Spatial questions about pictures:
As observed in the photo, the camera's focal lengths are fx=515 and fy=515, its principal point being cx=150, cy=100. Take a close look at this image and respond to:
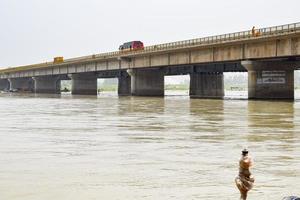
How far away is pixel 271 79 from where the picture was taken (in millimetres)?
62094

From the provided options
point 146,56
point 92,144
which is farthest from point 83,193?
point 146,56

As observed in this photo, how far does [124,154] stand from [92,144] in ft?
9.34

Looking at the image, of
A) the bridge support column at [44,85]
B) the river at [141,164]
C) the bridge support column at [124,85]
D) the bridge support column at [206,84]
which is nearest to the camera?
the river at [141,164]

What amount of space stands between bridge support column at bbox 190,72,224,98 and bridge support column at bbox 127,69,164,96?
26.2 feet

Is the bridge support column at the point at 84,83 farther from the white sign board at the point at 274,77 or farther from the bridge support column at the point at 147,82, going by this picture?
the white sign board at the point at 274,77

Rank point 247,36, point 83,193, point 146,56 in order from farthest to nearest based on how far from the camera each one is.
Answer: point 146,56
point 247,36
point 83,193

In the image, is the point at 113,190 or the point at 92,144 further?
the point at 92,144

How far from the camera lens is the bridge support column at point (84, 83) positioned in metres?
119

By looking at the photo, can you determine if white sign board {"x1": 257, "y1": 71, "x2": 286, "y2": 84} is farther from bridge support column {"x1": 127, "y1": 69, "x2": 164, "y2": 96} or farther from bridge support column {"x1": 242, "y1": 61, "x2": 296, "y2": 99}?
bridge support column {"x1": 127, "y1": 69, "x2": 164, "y2": 96}

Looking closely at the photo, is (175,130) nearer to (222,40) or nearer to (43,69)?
(222,40)

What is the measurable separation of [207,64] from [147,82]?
1198 cm

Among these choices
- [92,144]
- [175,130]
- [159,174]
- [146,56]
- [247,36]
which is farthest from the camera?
[146,56]

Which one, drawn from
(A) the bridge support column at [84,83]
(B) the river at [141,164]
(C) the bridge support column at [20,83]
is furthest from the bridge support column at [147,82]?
(C) the bridge support column at [20,83]

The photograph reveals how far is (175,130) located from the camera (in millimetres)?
23391
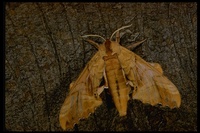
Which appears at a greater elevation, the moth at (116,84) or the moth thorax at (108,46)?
the moth thorax at (108,46)

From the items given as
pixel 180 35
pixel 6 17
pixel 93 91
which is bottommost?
pixel 93 91

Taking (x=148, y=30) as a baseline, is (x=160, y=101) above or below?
below

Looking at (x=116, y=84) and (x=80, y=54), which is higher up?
(x=80, y=54)

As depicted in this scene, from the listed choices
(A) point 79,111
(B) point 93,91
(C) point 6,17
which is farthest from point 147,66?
(C) point 6,17

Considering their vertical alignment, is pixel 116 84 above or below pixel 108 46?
below

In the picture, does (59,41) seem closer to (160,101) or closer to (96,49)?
(96,49)
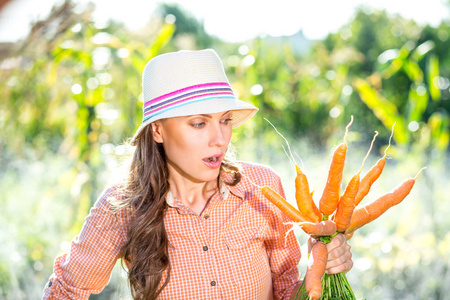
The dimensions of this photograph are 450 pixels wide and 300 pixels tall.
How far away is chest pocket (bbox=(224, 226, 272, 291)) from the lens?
1649mm

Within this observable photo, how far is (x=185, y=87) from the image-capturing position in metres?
1.59

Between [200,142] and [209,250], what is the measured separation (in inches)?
13.8

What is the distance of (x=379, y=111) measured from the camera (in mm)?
3572

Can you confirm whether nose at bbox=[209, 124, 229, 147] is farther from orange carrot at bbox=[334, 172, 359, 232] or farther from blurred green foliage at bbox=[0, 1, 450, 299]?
blurred green foliage at bbox=[0, 1, 450, 299]

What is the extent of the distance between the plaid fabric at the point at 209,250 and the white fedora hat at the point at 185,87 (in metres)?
0.26

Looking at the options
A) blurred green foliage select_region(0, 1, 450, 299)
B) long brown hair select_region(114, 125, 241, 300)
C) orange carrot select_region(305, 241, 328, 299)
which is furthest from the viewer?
blurred green foliage select_region(0, 1, 450, 299)

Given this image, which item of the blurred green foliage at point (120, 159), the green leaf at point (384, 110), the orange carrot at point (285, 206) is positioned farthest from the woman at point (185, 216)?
the green leaf at point (384, 110)

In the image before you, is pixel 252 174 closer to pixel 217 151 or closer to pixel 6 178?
pixel 217 151

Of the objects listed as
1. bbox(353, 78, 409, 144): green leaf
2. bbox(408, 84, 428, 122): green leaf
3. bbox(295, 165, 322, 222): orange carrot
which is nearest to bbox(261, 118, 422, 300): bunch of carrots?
bbox(295, 165, 322, 222): orange carrot

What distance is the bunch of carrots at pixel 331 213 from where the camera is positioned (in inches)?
55.3

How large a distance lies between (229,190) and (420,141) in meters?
2.44

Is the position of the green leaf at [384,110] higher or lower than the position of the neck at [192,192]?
lower

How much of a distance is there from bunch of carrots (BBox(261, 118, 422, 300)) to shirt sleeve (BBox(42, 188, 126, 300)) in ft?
1.64

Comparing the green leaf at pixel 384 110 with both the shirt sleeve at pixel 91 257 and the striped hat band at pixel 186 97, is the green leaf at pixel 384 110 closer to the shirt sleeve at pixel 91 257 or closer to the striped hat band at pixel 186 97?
the striped hat band at pixel 186 97
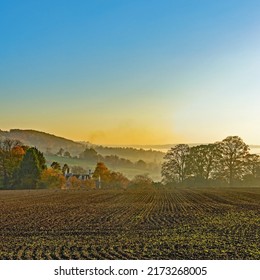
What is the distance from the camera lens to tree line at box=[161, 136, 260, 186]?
66.2ft

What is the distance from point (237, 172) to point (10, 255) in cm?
1638

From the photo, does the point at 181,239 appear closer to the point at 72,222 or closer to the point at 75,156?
the point at 72,222

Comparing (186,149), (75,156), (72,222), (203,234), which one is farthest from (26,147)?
(203,234)

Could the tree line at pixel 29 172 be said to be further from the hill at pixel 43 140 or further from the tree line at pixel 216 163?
the tree line at pixel 216 163

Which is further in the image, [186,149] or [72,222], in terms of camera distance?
[186,149]

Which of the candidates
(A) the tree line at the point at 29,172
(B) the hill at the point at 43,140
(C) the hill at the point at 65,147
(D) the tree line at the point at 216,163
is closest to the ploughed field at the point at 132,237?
(D) the tree line at the point at 216,163

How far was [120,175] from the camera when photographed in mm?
39438

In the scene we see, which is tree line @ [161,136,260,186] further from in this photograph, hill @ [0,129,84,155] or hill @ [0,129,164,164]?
hill @ [0,129,84,155]

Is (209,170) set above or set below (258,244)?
above

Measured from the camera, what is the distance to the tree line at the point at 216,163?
2017 centimetres

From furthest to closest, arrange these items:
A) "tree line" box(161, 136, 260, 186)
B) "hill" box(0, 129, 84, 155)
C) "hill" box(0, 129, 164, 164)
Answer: "hill" box(0, 129, 84, 155), "hill" box(0, 129, 164, 164), "tree line" box(161, 136, 260, 186)

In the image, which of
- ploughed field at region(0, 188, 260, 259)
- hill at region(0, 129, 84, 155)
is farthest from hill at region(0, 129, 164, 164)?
ploughed field at region(0, 188, 260, 259)

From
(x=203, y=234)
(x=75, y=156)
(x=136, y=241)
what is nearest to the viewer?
(x=136, y=241)
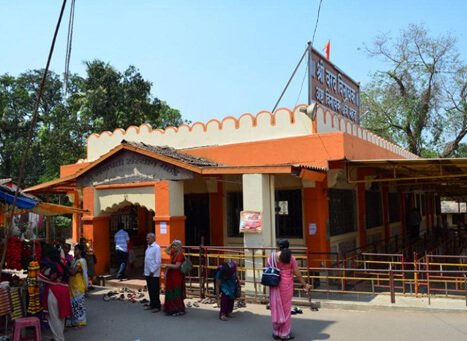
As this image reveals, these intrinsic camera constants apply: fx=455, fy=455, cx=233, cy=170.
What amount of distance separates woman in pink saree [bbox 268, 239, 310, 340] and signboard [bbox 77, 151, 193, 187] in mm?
4014

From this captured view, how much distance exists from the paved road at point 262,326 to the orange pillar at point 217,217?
12.1 feet

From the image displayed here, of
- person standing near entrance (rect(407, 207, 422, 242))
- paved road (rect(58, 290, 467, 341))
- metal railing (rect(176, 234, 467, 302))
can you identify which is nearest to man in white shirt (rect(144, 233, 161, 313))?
paved road (rect(58, 290, 467, 341))

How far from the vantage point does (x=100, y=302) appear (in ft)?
32.2

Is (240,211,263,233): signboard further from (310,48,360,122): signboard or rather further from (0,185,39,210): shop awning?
(0,185,39,210): shop awning

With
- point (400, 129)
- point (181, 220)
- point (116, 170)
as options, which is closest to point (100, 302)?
point (181, 220)

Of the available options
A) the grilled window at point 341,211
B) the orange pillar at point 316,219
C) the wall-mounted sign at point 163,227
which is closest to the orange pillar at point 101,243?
the wall-mounted sign at point 163,227

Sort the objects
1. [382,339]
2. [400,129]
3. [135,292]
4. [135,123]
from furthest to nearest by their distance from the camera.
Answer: [400,129], [135,123], [135,292], [382,339]

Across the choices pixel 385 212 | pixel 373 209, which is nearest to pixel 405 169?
pixel 373 209

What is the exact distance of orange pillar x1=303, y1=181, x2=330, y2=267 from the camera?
1088 centimetres

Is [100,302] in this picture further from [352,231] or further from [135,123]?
[135,123]

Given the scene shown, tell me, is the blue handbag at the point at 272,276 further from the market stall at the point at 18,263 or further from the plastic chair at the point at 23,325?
the market stall at the point at 18,263

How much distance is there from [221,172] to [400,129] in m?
24.7

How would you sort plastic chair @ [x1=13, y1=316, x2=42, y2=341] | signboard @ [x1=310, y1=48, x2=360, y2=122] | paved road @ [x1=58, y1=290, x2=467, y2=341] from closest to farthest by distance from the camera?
1. plastic chair @ [x1=13, y1=316, x2=42, y2=341]
2. paved road @ [x1=58, y1=290, x2=467, y2=341]
3. signboard @ [x1=310, y1=48, x2=360, y2=122]

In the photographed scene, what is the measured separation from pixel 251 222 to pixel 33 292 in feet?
14.1
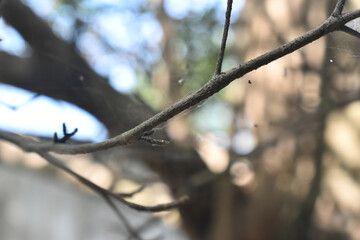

> [Written exercise] Copy the material word for word, from the line with "Of the available options" through the end of the material, both ends included. Leave the pictures out of your answer.

> [Reply to the task]
Of the available options
A) the grilled window at point 341,211
B) the orange pillar at point 316,219
C) the wall-mounted sign at point 163,227
which is closest to the orange pillar at point 101,243?
the wall-mounted sign at point 163,227

Sort the objects
1. [382,339]
2. [400,129]
3. [135,292]
4. [135,123]
from furthest to nearest by their distance from the camera.
Answer: [400,129], [135,123], [135,292], [382,339]

Across the choices pixel 385 212 | pixel 373 209, which is nearest to pixel 405 169?
pixel 373 209

What is the exact distance of orange pillar x1=303, y1=181, x2=330, y2=267 from the camera?
1088 centimetres

Is [100,302] in this picture further from [352,231] or further from [135,123]?
[135,123]

Given the scene shown, tell me, is the blue handbag at the point at 272,276 further from the market stall at the point at 18,263 or further from the plastic chair at the point at 23,325?
the market stall at the point at 18,263

How much distance is there from [221,172] to [400,129] in m?
24.7

How would you sort plastic chair @ [x1=13, y1=316, x2=42, y2=341] | signboard @ [x1=310, y1=48, x2=360, y2=122] | paved road @ [x1=58, y1=290, x2=467, y2=341] from closest to farthest by distance from the camera?
1. plastic chair @ [x1=13, y1=316, x2=42, y2=341]
2. paved road @ [x1=58, y1=290, x2=467, y2=341]
3. signboard @ [x1=310, y1=48, x2=360, y2=122]

In the photographed scene, what is the measured separation from pixel 251 222 to pixel 33 292 in feet?
14.1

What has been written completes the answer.